··· SUPPLIED TEXT ···

[Python-Dev] UCS2/UCS4 default

Thu Jul 3 17:31:57 CEST 2008

Hello,

2008/7/3 Guido van Rossum <guido at python.org>:
> I don't see an answer there to the question of whether the length()
> method of a Java String object containing a single surrogate pair
> returns 1 or 2; I suspect it returns 2. Python 3 supports things like
> chr(0x12345) and ord("\U00012345"). (And so does Python 2, using
> unichr and unicode literals.)

python2.6 support for supplementary characters is not ideal:
>>> unichr(0x2f81a)
ValueError: unichr() arg not in range(0x10000) (narrow Python build)
>>> ord(u'\U0002F81A')
TypeError: ord() expected a character, but string of length 2 found.

\Uxxxxxxxx seems the only way to enter these characters.
3.0 is much better and passes the two tests above.

The unicodedata module gives good results in both versions:
>>> unicodedata.name(u'\U0002F81A')
'CJK COMPATIBILITY IDEOGRAPH-2F81A'
[34311 refs]
>>> unicodedata.category(u'\U0002F81A')
'Lo'

With python 3.0, I found only two places that refuse large code points
on narrow builds:
the "%c" format, and Py_BuildValue('C'). They should be fixed.

> The one thing that may be missing from Python is things like
> interpretation of surrogates by functions like isalpha() and I'm okay
> with adding that (since those have to loop over the entire string
> anyway).

In this case, a new .isascii() method would be needed for some uses.

-- 
Amaury Forgeot d'Arc

··· RECORDED INFORMATION ···

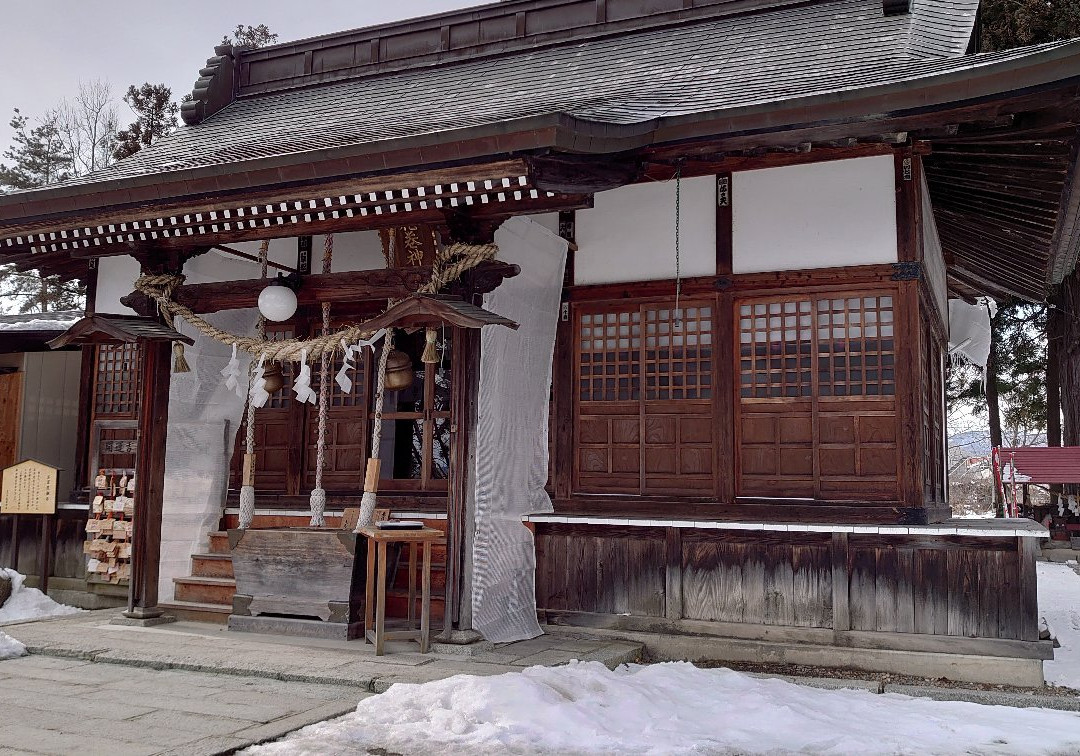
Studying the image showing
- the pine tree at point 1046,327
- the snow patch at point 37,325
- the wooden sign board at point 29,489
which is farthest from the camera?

···
··· RECORDED INFORMATION ···

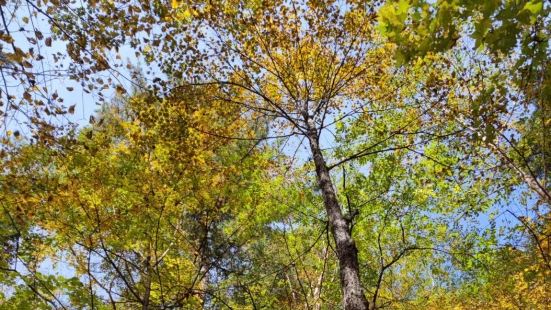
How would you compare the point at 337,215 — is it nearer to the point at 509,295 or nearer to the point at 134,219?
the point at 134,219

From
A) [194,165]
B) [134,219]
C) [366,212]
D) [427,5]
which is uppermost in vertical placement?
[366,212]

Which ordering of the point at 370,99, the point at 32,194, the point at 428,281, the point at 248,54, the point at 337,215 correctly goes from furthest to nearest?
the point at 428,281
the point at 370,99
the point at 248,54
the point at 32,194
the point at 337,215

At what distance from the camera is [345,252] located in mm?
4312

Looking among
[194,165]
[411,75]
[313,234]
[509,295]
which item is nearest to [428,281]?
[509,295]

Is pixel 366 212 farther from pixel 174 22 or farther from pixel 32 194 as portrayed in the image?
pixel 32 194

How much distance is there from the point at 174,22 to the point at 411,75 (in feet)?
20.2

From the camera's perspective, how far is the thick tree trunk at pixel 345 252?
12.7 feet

···

List every command typed after a ">>>" prompt in the UCS2/UCS4 mailing-list message.

unichr(0x2f81a)
ord(u'\U0002F81A')
unicodedata.name(u'\U0002F81A')
unicodedata.category(u'\U0002F81A')